One may have to set the buffer size for tar. See man tar to
find out how.
One may also have to set the buffer size for dd using
bs=8192 or something similar.
On same systems, writing to tape using dd does not work properly
(then probably neither does cat) but one has to use tar. If
also the rmt daemon is not running, probably for security
reasons, then one has to use NFS (network file system) to mount
the directories to rem.fmi.fi before the backup can succeed. Using NFS
for backups probably uses more network resources than using the other methods.
It is not usually a good idea to use gzip with tape backups. If a single
bit error occurs, it can corrupt the whole backup. Plain tar
format is more tolerant to errors, in the best case only one file is
damaged by a tape bit error.
To copy files or directories from machine to machine one can use
ssh, scp (or the old, less safe rsh, rcp). To use scp,
the sshd daemon must be running on the remote machine. sshd
typically resides in /usr/local/sbin or /usr/sbin,
use locate or find to find out. If typing the password each
time is no bother, this is all that is needed. For example,
scp -r dir rem.fmi.fi:/tmp/pjanhune # copy dir to rem.fmi.fi
scp -r dir pj@rem:/tmp/pj # log in as user 'pj'
If too lazy to type the password each time, one has to add the
local machine's ~/.ssh/public_key to the remote machine's
~/.ssh/authorized_keys file. Or, one can add the local
machine's name and username in the remote machine's ~/.shosts
file, which is less safe. One can also add it to ~/.rhosts,
which enables rcp to work and is even less safe. Check man ssh for details.

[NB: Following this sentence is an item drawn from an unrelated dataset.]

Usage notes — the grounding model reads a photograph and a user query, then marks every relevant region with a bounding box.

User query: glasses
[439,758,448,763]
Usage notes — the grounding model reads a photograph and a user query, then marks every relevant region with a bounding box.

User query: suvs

Directories are divided in file systems, which usually correspond to
physical disk units, but nowadays may also be completely virtual. To
see the file systems use df -k or mount.
The command mount is used to mount local and remote (NFS) file
systems. The configuration file is /etc/fstab. mount
-a examines /etc/fstab and tries to mount everything
defined there. umount is used to unmount file systems. For
example, a CD-ROM must be mounted/umounted this way.
A Unix file and directory has read, write and execute (rwx) permission bits
for user (u), group (g) and others (o). To publish your ~/public_htmldirectory for
the Web server or other people to see, do
cd
chmod -R og+r public_html
The -R means recursive, and others (o) and group (g) are given r
access to everything under public_html. This is not enough, you
must also add execute permission to every subdirectory:
find public_html -type d -exec chmod og+x {} ";"
If you do chmod -R og+rx public_html, the execute permission is
also added to every file, which is not dangerous but a bit ugly.
If you are the root, you can change the owner and group of files using
chown and chgrp. Modern versions of chown allow to set
the group simultaneously, like
chown -R pjanhune.luser .
changes all files owner to be pjanhune and group to by luser (``local
user'') under current directory and all its subdirectories.